→ What the task requires: Reproduce word for word everything in the Solr terminology discussion from "1) Machines (virtual" down to "tables in RDBMS)".

*** Page extract ***

Yes, in the context of SolrCloud, "Node" = "Solr server JVM".
So, "node" is an instance of Solr, which can support multiple cores and
multiple collections - or at least shards of multiple collections.
-- Jack Krupansky
-----Original Message-----
From: Per Steffensen
Sent: Thursday, January 03, 2013 9:52 AM
To: solr-user@lucene.apache.org
Subject: Re: Terminology question: Core vs. Collection vs...
Hi
Here is my version - do not believe the explanations have been very clear
We have the following concepts (here I will try to explain what each the
concept cover without naming it - its hard)
1) Machines (virtual or physical) running Solr server JVMs (one machine
can run several Solr server JVMs if you like)
2) Solr server JVMs
3) Logical "stores" where you can add/update/delete data-instances
(closest to "logical" tables in RDBMS)
4) Logical "slices" of a store (closest to non-overlapping "logical"
sets of rows for the "logical" table in a RDBMS)
5) Physical instances of "slices" (a physical (disk/memory) instance of
the a "logical" slice). This is where data actually goes on disk - the
logical "stores" and "slices" above are just non-physical concepts
Terminology
1) Believe we have no name for this (except of course machine :-) ),
even though Jack claims that this is called a "node". Maybe sometimes it
is called a "node", but I believe "node" is more often used to refer to
a "Solr server JVM".
2) "Node"
3) "Collection"
4) "Shard". Used to be called "Slice" but I believe now it is officially
called "Shard". I agree with that change, because I believe most of the
industry also uses the term "Shard" for this logical/non-physical
concept - just needs to be reflected it across documentation and code
5) "Replica". Used to be called "Shard" but I believe now it is
officially called "Replica". I certainly do not agree with the name
"Replica", because it suggests that it is a copy of an "original", but
it isnt. I would prefer "Shard-instance" here, to avoid the confusion. I
understand that you can argue (if you argue long enough) that "Replica"
is a fine name, but you really need the explanation to understand why
"Replica" can be defended as the name for this. Is is not immediately
obvious what this is as long as it is called "Replica". A "Replica" is
basically a Solr Cloud managed Core and behind every Replica/Core lives
a physical Lucene index. So Replica=Core) contains/maintains Lucene
index behind the scenes. The term "Replica" also needs to be reflected
across documentation and code.

*** End of Page extract ***
*** Given information ***

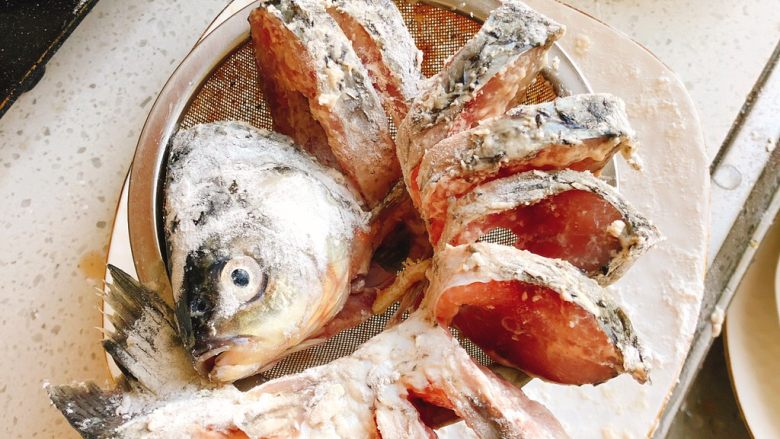 油炸糖醋版孔雀开屏鱼-年夜饭、宴请菜类,取一个干燥的漏勺,把鱼展开装在漏勺里,以防鱼下锅炸时鱼肉粘连在一起,也能更好定型。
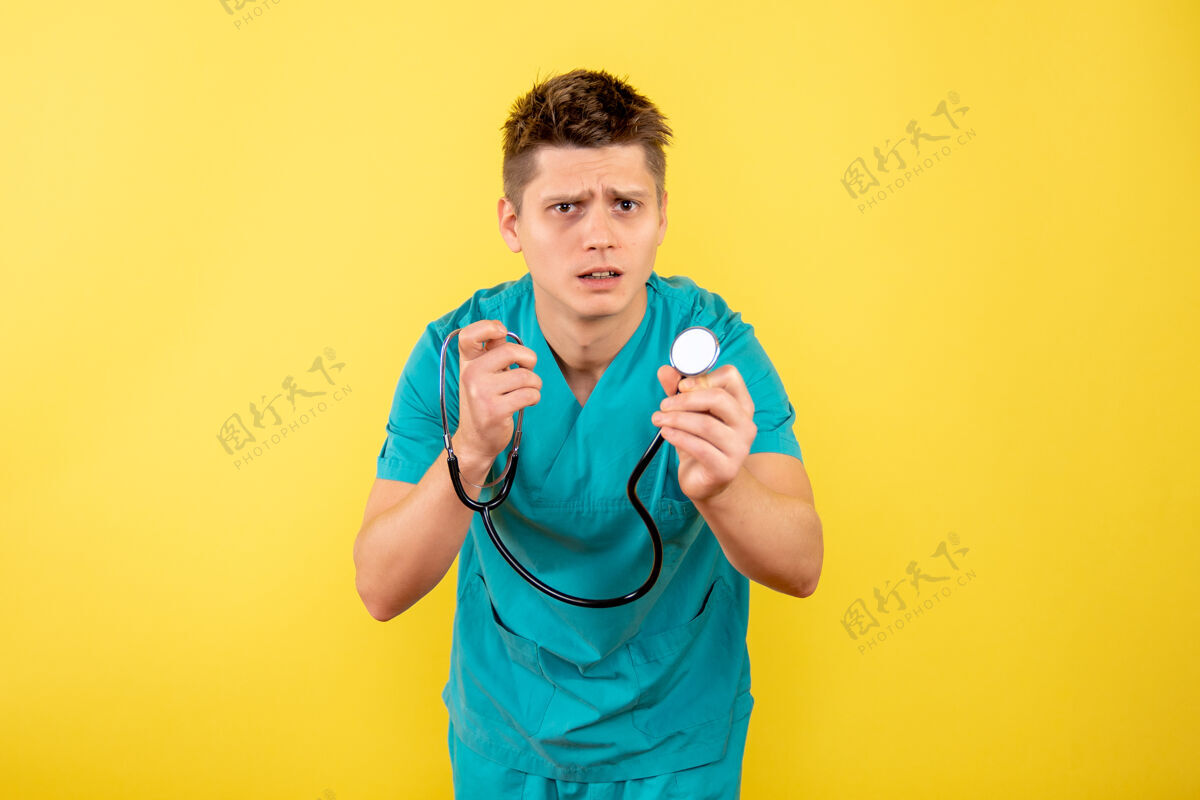 成人前视图年轻男医生穿着医疗服 黄色背景上带听诊器医院男性健康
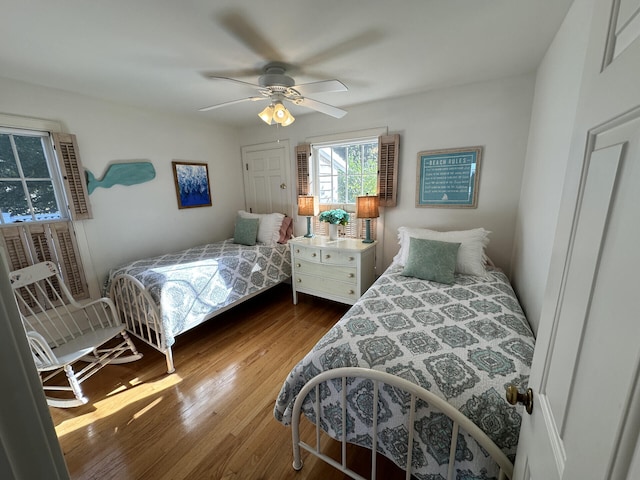 bedroom featuring ceiling fan and hardwood / wood-style floors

*** End of Given information ***

→ Result:
1) Machines (virtual or physical) running Solr server JVMs (one machine
can run several Solr server JVMs if you like)
2) Solr server JVMs
3) Logical "stores" where you can add/update/delete data-instances
(closest to "logical" tables in RDBMS)